ET – Em sua gestão anterior, implementou um dos maiores data centers da região Norte. Quais foram os impactos dessa modernização para a eficiência do TCE-AM?

Yara Lins – A modernização que conseguimos implementar na primeira gestão, e que também temos buscado avançar na atual, vai justamente ao encontro da busca em marcar, de forma positiva, as posições que ocupei. Quando assumi a presidência do TCE em 2017, iniciamos alguns estudos com os setores técnicos responsáveis para avaliar a segurança e funcionalidade dos nossos sistemas de julgamentos e processos internos, e vimos que o Tribunal corria riscos relevantes na infraestrutura tecnológica.

Observando tudo isso, fizemos um estudo e chegamos ao lançamento do data center, um centro de processamento de dados moderno, seguro, e que protege o Tribunal de ataques hackers, problemas estruturais como fornecimento de energia ou incêndios, e até mesmo nos dá segurança quanto a possíveis falhas humanas.
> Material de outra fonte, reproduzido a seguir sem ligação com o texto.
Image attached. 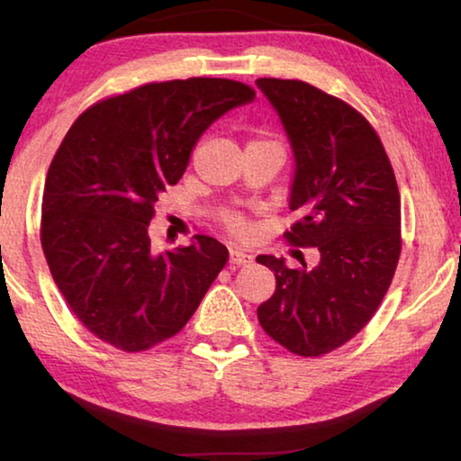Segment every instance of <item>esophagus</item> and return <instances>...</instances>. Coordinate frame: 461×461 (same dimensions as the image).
I'll use <instances>...</instances> for the list:
<instances>
[{
	"label": "esophagus",
	"mask_w": 461,
	"mask_h": 461,
	"mask_svg": "<svg viewBox=\"0 0 461 461\" xmlns=\"http://www.w3.org/2000/svg\"><path fill=\"white\" fill-rule=\"evenodd\" d=\"M251 260H254V256L251 254H248V251H243V249H230V254H229V262L230 264H237V267H243V264H249Z\"/></svg>",
	"instance_id": "esophagus-1"
}]
</instances>
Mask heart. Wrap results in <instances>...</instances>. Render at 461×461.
Here are the masks:
<instances>
[{
	"label": "heart",
	"mask_w": 461,
	"mask_h": 461,
	"mask_svg": "<svg viewBox=\"0 0 461 461\" xmlns=\"http://www.w3.org/2000/svg\"><path fill=\"white\" fill-rule=\"evenodd\" d=\"M226 224H229L230 229L237 230V232H243V230H245L243 218L237 216V213H230V216H226Z\"/></svg>",
	"instance_id": "1"
}]
</instances>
Foram conquistas importantes, que alcançamos. Na gestão atual conseguimos modernizar diversos sistemas do Tribunal, como o Spede, responsável pela tramitação processual, o Diário Oficial Eletrônico, o Domicílio Eletrônico de Contas. Todos foram otimizados e hoje contam com um sistema mais prático e intuitivo, oferecido diretamente ao cidadão.
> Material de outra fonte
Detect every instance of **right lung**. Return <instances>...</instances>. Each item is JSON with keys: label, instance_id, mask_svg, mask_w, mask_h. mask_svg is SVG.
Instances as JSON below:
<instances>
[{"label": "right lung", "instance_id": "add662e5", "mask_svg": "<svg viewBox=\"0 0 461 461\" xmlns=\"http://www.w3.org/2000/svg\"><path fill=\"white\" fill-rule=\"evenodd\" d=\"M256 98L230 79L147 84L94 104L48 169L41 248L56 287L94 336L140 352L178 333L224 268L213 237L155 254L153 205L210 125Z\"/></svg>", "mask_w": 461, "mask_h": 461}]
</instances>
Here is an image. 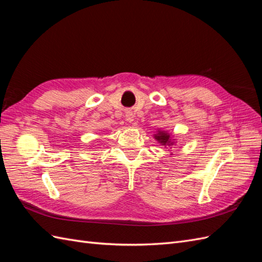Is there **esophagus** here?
Returning <instances> with one entry per match:
<instances>
[{"instance_id":"obj_1","label":"esophagus","mask_w":262,"mask_h":262,"mask_svg":"<svg viewBox=\"0 0 262 262\" xmlns=\"http://www.w3.org/2000/svg\"><path fill=\"white\" fill-rule=\"evenodd\" d=\"M125 120L128 122H132L134 120V115L132 112H128L125 114Z\"/></svg>"}]
</instances>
ET – A senhora destacou a importância de um papel pedagógico do Tribunal, priorizando a orientação aos gestores para evitar falhas e punições. Como essa abordagem tem sido recebida pelos jurisdicionados?

Yara Lins – De maneira geral temos uma boa receptividade nesse sentido. O gestor bem intencionado, que de fato quer apresentar um serviço público transparente e de qualidade, sempre vai estar disposto a receber orientações, e isso acaba sendo uma via de mão dupla. O gestor que sabe fazer o certo tende a ter mais responsabilidade na prestação de contas à sociedade e ao Tribunal. Além disso, orientar quanto às obrigações legais dá mais autonomia à Corte em cobrar os gestores quanto à possíveis ilegalidades.

ET – A criação da Ouvidoria da Mulher no TCE-AM foi uma iniciativa pioneira em sua gestão. Quais são os objetivos dessa ouvidoria e quais resultados já foram alcançados desde sua implementação?

Yara Lins – O objetivo principal foi acolher e proteger as mulheres que tiveram seus direitos violados de alguma forma, e, evidentemente, auxiliar para responsabilizar os responsáveis pelos atos aos órgãos competentes. As ações da Ouvidoria da Mulher nesse sentido foram essenciais para a valorização da mulher, e tem superado em muito nossas expectativas.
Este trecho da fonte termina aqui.